» Listed records:
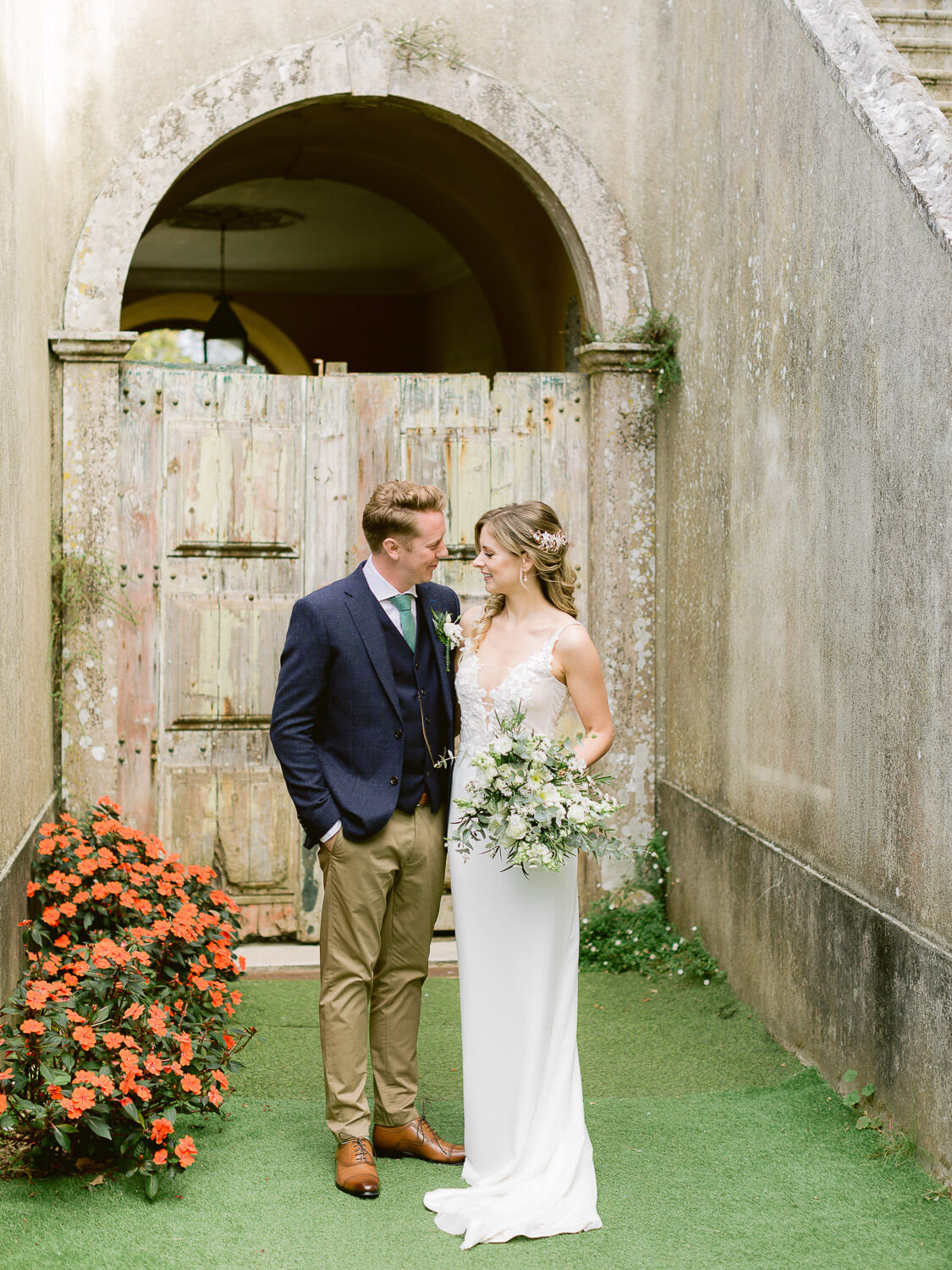 bride and groom romantic portrait in My Vintage Wedding Sintra by Portugal Wedding Photographer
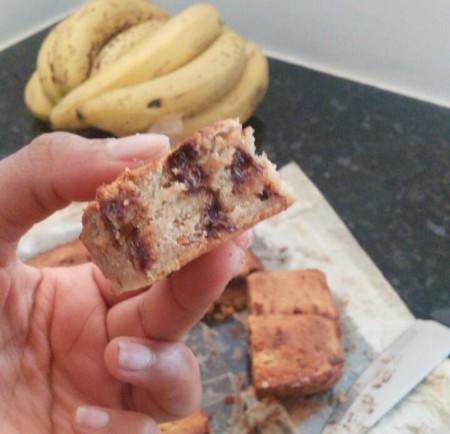 5 Ingredients Vegan GF Banana Cake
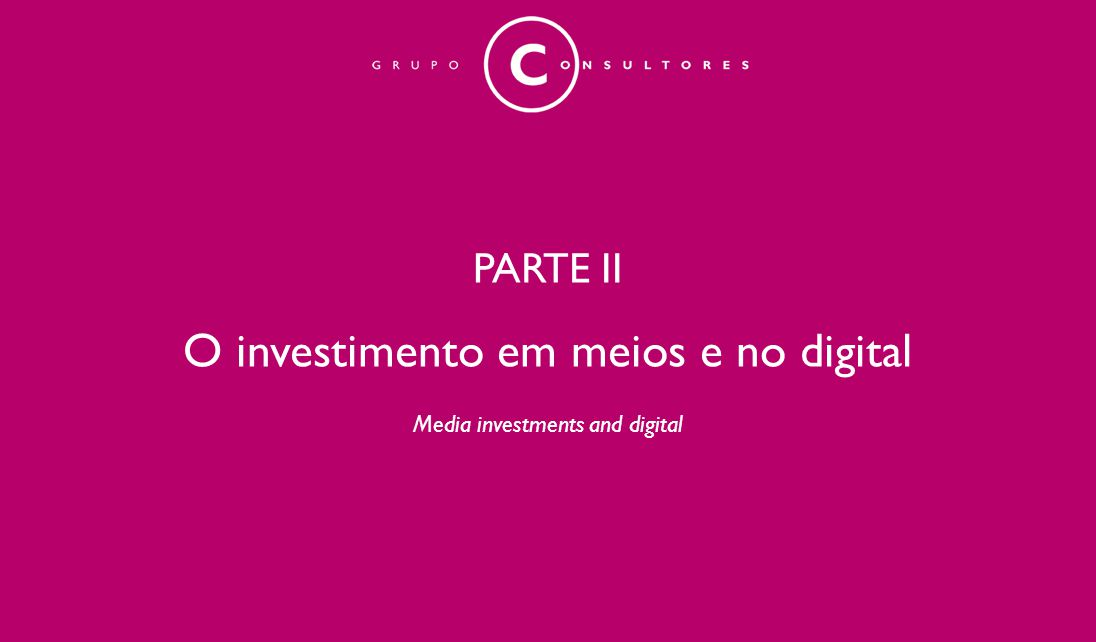 PARTE II O investimento em meios e no digital Media investments and digital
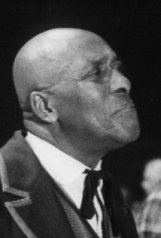 scatmancrothers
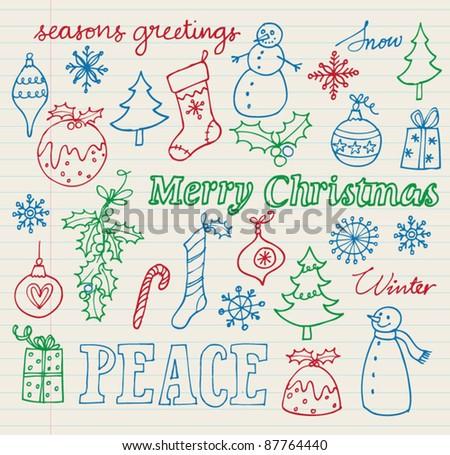 Christmas icon doodle vector - stock vector
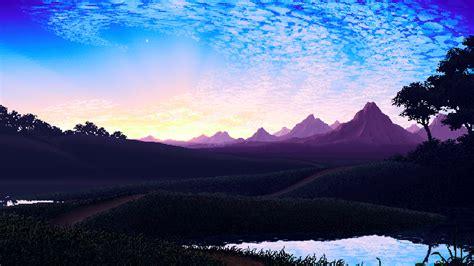 Nature, Pixel Art Wallpapers Hd / Desktop And Mobile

» Task description: Pictures aside, reproduce exactly the lines from the one containing "Christmas icon doodle vector - stock vector" to the end of the listing above, both ends included.

» Result of the exercise:
 Christmas icon doodle vector - stock vector
 Nature, Pixel Art Wallpapers Hd / Desktop And Mobile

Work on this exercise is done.